I'd say you should finish what you started; I have a few friends who went all the way through primary school, high school, uni, then with like 4 subjects or one semester to go said "screw this, I've had it". It seems silly to me to spend 15 years studying and get so close to completing a degree, then giving up with six months to go.

Re: Or maybe you're just having a bad day

Date: 2005-10-30 06:23 am (UTC)
From: [identity profile] trickykitty.livejournal.com
I just realized that something you said might be the cause of a lot of my anxiety.

I'm not sure that I've ever really finished anything in regards to school. I've been going at it for so long. It's like a prisoner who has been stuck in prison society for so long (imagine a sentence of 20 or 40 years) that he would prefer to just stay in prison than to have to go out and face the changing world.

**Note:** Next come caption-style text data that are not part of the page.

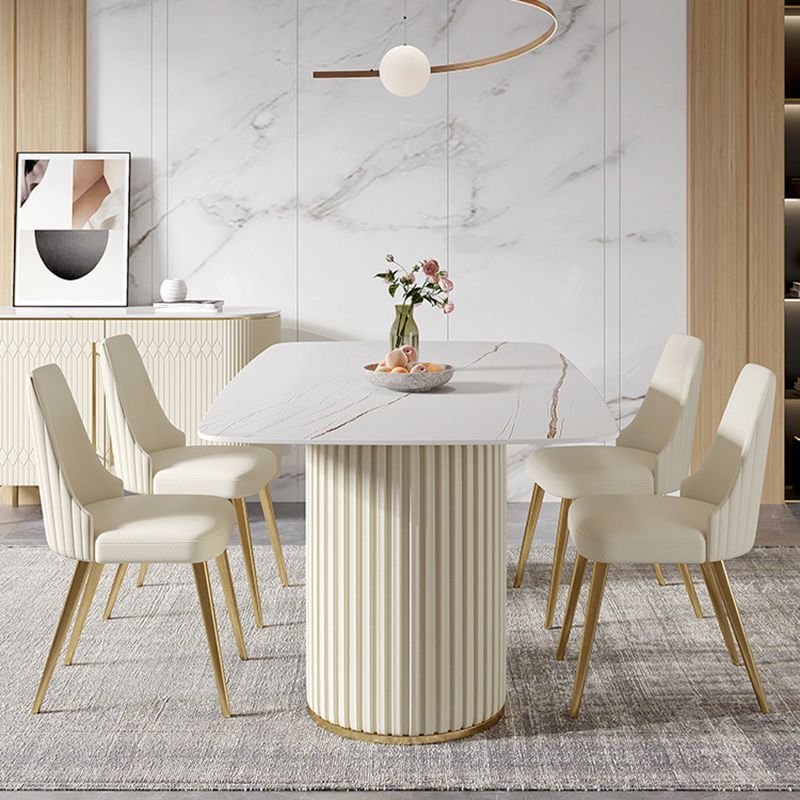 White Glam Dinette Set for Dining Room 1/4/5/7 Pieces Stone Top Dining Table Set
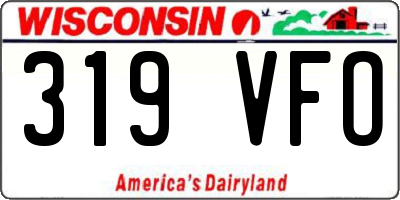 WI license plate 319VFO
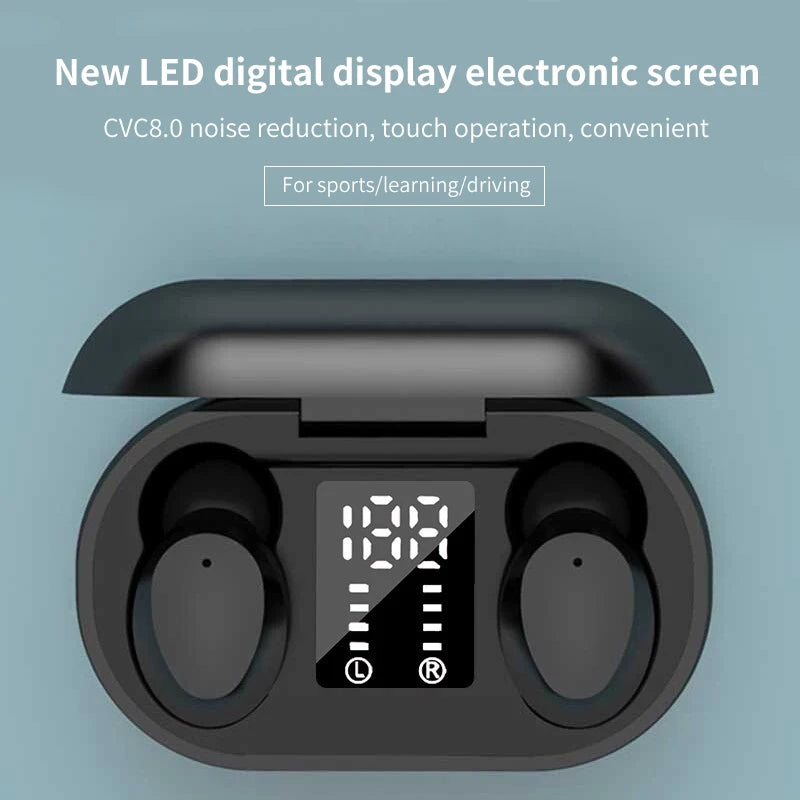 JMT-755082 HD Stereo Wireless Earbuds with Fingerprint Touch and Noise Cancellation for Gaming, Running, and Office Use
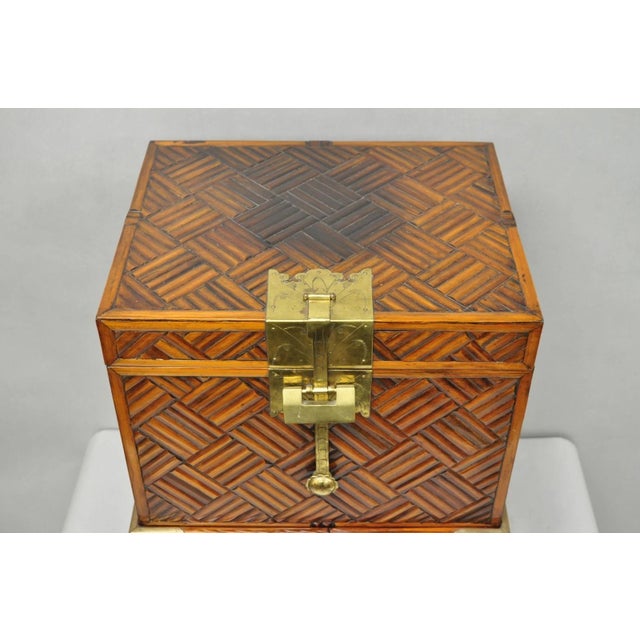 Late 20th Century Late 20th Century Furniture Classics LTD Chinese Teak & Bamboo Campaign Chest Side Table on Stand For Sale - Image 5 of 18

Re: Or maybe you're just having a bad day

Date: 2005-10-30 08:30 pm (UTC)
From: [identity profile] 40hex.livejournal.com
So don't go out and face the word - become an academic and stay a student forever. I'm trying to coax [livejournal.com profile] isotripy down this path at the moment; she's just finished her honors and is applying for the PhD program.

The business world sucks majorly; especially coming from an academic background - I never ceased to be amazed at the corners that are cut in business. In university (especially mathematics) everything has to be done properly, rigorously. In business everything has to be done profitably - profit, profit, profit, and doing things properly is a distant third after doing things politically (office politics is appalling sometimes).

From my point of view as a mathematician this offends me - I'll go to my boss and say "this is the way it should be done" (properly) and he'll say "Yes, but this is the way we're going to do it because it will save us X dollars" (profit). Then a year later it will all implode and have to be done again because it wasn't done properly the first time, but in the meantime it's kept the stock price from plunging for another year.

Right business decision, but my lecturer would have failed me.

(no subject)

Date: 2005-10-26 02:28 am (UTC)
From: [identity profile] reneat.livejournal.com
I agree with the whole finding yourself thing. If you miss yourself so much maybe you should spend some time alone. Just a thought.

(no subject)

Date: 2005-10-26 05:46 pm (UTC)
From: [identity profile] trickykitty.livejournal.com
Maybe I just wish that I was someone else. Sort of "the grass is greener" type thing.

(no subject)

Date: 2005-10-30 06:24 am (UTC)
From: [identity profile] trickykitty.livejournal.com
Note my responses to [livejournal.com profile] 40hex. I think that my "self" has somehow been lost in the school system.

Maybe you could be a flying cook?

Date: 2005-10-26 02:30 am (UTC)
From: [identity profile] corzican.livejournal.com
Wouldn't that just be the ultimate in catering?

Re: Maybe you could be a flying cook?

Date: 2005-10-26 05:48 pm (UTC)
From: [identity profile] trickykitty.livejournal.com
I keep wondering if the life of a stewardess (fuck political correctness) is ever enjoyable. I've heard that once you actually get into the business it sucks.

Re: Maybe you could be a flying cook?

Date: 2005-10-26 11:17 pm (UTC)
From: [identity profile] corzican.livejournal.com
Yeah, I guess that would be a flying cook as well. I was thinking more along the lines of coming in a helicopter, bringing in your food for fancy dinners, and being paid well for it.